SPD is not what everyone with “quirks” has.

We all have sensory differences, and some of us have specific preferences or needs when it comes to sensory input. If you don’t like scratchy sweaters or need to have silence to get work done, you don’t have SPD. Individuals with SPD experience the world very differently and struggle to participate fully in it due to their difficulty interpreting and responding to sensory input. The hallmark of SPD, as described by Dr. Lucy Miller (STAR Institute founder), is that the condition is chronic and disruptive to daily life. 

SPD is not something that can be “fixed” or “cured” by treatment.

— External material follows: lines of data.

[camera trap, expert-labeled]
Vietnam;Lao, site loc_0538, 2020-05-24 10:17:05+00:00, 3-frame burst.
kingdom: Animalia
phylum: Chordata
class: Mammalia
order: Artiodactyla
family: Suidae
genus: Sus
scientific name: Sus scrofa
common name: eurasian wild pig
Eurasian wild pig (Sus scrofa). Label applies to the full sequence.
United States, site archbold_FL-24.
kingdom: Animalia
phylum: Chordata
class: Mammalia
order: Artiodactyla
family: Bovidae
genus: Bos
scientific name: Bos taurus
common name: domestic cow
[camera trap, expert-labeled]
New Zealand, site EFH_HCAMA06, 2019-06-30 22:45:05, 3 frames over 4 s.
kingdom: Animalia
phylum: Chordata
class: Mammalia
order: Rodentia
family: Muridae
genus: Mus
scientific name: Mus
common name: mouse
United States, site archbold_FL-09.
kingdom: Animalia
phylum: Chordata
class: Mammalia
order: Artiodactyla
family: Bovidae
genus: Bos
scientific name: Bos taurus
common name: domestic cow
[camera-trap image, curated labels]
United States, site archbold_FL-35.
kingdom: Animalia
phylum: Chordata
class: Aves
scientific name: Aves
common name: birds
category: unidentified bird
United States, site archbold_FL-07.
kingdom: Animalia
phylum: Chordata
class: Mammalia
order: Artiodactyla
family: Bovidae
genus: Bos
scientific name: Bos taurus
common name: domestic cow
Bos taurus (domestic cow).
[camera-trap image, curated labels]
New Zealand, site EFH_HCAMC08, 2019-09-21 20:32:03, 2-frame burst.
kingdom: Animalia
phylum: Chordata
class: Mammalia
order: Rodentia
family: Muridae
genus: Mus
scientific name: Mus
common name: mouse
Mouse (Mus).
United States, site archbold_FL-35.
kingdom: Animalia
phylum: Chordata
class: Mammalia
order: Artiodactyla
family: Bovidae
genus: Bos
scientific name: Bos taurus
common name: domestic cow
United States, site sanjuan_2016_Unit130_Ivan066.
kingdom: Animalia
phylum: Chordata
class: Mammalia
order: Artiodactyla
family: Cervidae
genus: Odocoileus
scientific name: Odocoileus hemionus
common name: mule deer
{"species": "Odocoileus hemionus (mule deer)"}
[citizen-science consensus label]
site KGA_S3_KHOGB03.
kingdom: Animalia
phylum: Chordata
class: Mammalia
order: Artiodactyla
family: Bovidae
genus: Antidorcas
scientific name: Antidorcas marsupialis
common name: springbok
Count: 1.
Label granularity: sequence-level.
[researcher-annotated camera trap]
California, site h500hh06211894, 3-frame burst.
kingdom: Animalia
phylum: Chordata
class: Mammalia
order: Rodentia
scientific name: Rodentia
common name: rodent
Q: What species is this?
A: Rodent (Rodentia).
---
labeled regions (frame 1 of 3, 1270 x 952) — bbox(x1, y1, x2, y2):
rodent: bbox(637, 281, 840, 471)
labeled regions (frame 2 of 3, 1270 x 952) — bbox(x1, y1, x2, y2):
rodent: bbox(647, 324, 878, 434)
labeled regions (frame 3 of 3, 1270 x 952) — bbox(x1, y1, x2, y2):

BUT, the symptoms can often be reduced in intensity, with a resulting decrease in the impact of SPD on a person’s daily life. A comprehensive therapy approach includes direct treatment to help with learning skills and potentially altering how sensory information is received and processed. It would also include education regarding how to manage daily tasks and accommodate the individual’s unique sensory needs. Skilled therapists help individuals to advocate for themselves and better understand how to cope with SPD, while educating families (and others) to facilitate an understanding of the condition that changes relationships and supports participation in daily life.

Sensory-sensory based treatment is not the answer to every problem.

Issues with learning, behavior, social interactions, or daily task participation may not all be solved with therapy. There is a growing trend toward using sensory based strategies to support all children who exhibit difficulty with self-regulation, attention, learning, behaviors, and social interaction, but using a “sensory lens” to address these issues may be only one piece of a complex puzzle that needs to be solved in order to best support a child’s development and success in daily life. Understanding SPD can be helpful in solving problems for children who exhibit symptoms of the disorder, but it is most powerful when you combine it with a full understanding of the child and the specific challenges they experience.

Our blog series for SPD Awareness Month continues soon, with more information on the sub-types and resources to help children with them.

And don’t forget: if you’re local, join us at our Introduction to SPD with Q&A events on October 26 and 30. Learn more here, and contact us for more information about SPD or to discuss your child’s needs.

The Six Sub-Types of Sensory Processing Disorder

Understanding sensory processing disorder can be difficult in large part due to the fact that there is not currently a medical diagnostic description for it. Other disorders like autism, ADD, or specific learning disorders have this kind of outline, and are known well to health professionals and parents alike.

While Jean Ayres, PhD, OTR defined sensory integration and sensory integration dysfunction in the 1970’s, there has been on-going research and diverging theories that actually make it even harder for us to talk about SPD as a condition. One could argue semantics over a philosophical debate, but when discussing a medical condition, it’s most helpful to have a common language. It ensures we’re all on the same page.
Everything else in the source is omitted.